Entries from a dataset:

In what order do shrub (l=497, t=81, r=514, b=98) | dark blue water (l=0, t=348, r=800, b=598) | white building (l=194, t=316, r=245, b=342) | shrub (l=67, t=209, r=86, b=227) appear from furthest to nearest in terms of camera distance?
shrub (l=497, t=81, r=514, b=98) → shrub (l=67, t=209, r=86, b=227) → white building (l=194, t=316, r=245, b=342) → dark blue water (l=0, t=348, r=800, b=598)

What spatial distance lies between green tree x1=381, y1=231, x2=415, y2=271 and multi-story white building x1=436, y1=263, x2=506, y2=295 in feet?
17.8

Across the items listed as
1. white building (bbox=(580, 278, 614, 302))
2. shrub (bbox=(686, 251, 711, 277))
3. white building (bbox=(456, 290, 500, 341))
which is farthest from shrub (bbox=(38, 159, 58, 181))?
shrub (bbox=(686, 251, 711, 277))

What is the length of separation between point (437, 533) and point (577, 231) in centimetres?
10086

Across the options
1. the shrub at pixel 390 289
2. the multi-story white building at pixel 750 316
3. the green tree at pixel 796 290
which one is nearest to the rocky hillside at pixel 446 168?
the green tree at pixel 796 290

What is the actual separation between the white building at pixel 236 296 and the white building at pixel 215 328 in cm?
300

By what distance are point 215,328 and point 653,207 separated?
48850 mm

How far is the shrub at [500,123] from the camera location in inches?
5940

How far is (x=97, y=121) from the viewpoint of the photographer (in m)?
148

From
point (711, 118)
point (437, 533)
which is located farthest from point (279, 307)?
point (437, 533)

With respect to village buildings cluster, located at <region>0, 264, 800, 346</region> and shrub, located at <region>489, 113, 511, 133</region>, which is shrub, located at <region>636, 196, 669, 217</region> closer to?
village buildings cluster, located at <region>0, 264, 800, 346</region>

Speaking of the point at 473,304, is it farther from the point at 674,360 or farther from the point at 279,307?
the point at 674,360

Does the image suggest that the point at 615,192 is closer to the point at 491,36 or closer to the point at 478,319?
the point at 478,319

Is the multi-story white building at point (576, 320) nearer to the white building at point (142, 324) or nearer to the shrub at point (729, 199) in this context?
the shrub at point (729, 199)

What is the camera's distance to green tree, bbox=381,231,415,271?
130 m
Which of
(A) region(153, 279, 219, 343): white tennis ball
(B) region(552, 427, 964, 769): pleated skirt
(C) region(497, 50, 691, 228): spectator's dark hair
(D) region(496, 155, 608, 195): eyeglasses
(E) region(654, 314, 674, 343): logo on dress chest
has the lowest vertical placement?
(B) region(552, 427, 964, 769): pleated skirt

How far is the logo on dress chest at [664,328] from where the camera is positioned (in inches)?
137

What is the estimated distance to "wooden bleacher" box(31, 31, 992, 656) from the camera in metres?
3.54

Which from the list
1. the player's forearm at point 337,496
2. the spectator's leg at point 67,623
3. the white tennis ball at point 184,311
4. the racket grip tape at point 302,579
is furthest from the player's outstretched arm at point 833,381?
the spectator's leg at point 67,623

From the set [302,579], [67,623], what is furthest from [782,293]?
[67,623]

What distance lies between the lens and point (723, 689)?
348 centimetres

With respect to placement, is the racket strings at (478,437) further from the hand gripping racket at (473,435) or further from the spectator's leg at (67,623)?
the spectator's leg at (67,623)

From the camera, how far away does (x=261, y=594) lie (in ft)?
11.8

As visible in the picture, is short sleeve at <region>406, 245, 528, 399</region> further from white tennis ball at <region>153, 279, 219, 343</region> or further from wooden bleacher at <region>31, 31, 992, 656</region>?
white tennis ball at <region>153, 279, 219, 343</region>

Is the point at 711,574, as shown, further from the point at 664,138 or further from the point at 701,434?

» **THE REQUEST**
Return the whole listing exactly.

» **IN RESPONSE**
In what order do shrub (l=497, t=81, r=514, b=98) | dark blue water (l=0, t=348, r=800, b=598) | white building (l=194, t=316, r=245, b=342) | shrub (l=67, t=209, r=86, b=227) appear from furthest to nearest in terms of camera distance?
shrub (l=497, t=81, r=514, b=98) → shrub (l=67, t=209, r=86, b=227) → white building (l=194, t=316, r=245, b=342) → dark blue water (l=0, t=348, r=800, b=598)

What spatial distance lies between green tree x1=381, y1=231, x2=415, y2=271 and multi-story white building x1=436, y1=263, x2=506, y2=295 in feet?
17.8

Across the items listed as
1. white building (bbox=(580, 278, 614, 302))
2. shrub (bbox=(686, 251, 711, 277))
3. white building (bbox=(456, 290, 500, 341))
which is farthest from shrub (bbox=(38, 159, 58, 181))?
shrub (bbox=(686, 251, 711, 277))

What is the length of separation between point (437, 533) and point (577, 231) in centimetres?
10086

Across the options
1. the shrub at pixel 390 289
2. the multi-story white building at pixel 750 316
3. the green tree at pixel 796 290
which one is nearest to the rocky hillside at pixel 446 168?
the green tree at pixel 796 290

What is the actual separation between the white building at pixel 236 296 and the white building at pixel 215 328 in cm?
300

By what distance are point 215,328 and point 653,207 separated?
48850 mm

How far is the shrub at [500,123] from the camera location in inches?
5940

How far is (x=97, y=121) from the viewpoint of the photographer (in m)?
148

From
point (711, 118)
point (437, 533)
which is located farthest from point (279, 307)?
point (437, 533)

With respect to village buildings cluster, located at <region>0, 264, 800, 346</region> and shrub, located at <region>489, 113, 511, 133</region>, which is shrub, located at <region>636, 196, 669, 217</region> closer to?
village buildings cluster, located at <region>0, 264, 800, 346</region>

Speaking of the point at 473,304, is it farther from the point at 674,360 or farther from the point at 279,307?
the point at 674,360

Does the image suggest that the point at 615,192 is closer to the point at 491,36 or closer to the point at 478,319?
the point at 478,319

Is the multi-story white building at point (576, 320) nearer to the white building at point (142, 324) or nearer to the shrub at point (729, 199) in this context?
the shrub at point (729, 199)

What is the camera's distance to green tree, bbox=381,231,415,271?
130 m
Which of
(A) region(153, 279, 219, 343): white tennis ball
(B) region(552, 427, 964, 769): pleated skirt
(C) region(497, 50, 691, 228): spectator's dark hair
(D) region(496, 155, 608, 195): eyeglasses
(E) region(654, 314, 674, 343): logo on dress chest
has the lowest vertical placement?
(B) region(552, 427, 964, 769): pleated skirt

How far is the logo on dress chest at [664,328] from where the camera is positioned (in inches)?
137

What is the estimated distance to "wooden bleacher" box(31, 31, 992, 656) from the camera in metres?
3.54

Which from the list
1. the player's forearm at point 337,496
2. the spectator's leg at point 67,623
3. the white tennis ball at point 184,311
4. the racket grip tape at point 302,579
is furthest from the player's outstretched arm at point 833,381?
the spectator's leg at point 67,623

From the set [302,579], [67,623], what is furthest from [782,293]?
[67,623]

What distance lies between the lens and point (723, 689)?
348 centimetres

With respect to placement, is the racket strings at (478,437) further from the hand gripping racket at (473,435) or further from the spectator's leg at (67,623)?
the spectator's leg at (67,623)

From the camera, how far away does (x=261, y=594) lie (in ft)?
11.8

As visible in the picture, is short sleeve at <region>406, 245, 528, 399</region> further from white tennis ball at <region>153, 279, 219, 343</region> or further from wooden bleacher at <region>31, 31, 992, 656</region>?
white tennis ball at <region>153, 279, 219, 343</region>

Is the point at 711,574, as shown, further from the point at 664,138 or further from the point at 701,434?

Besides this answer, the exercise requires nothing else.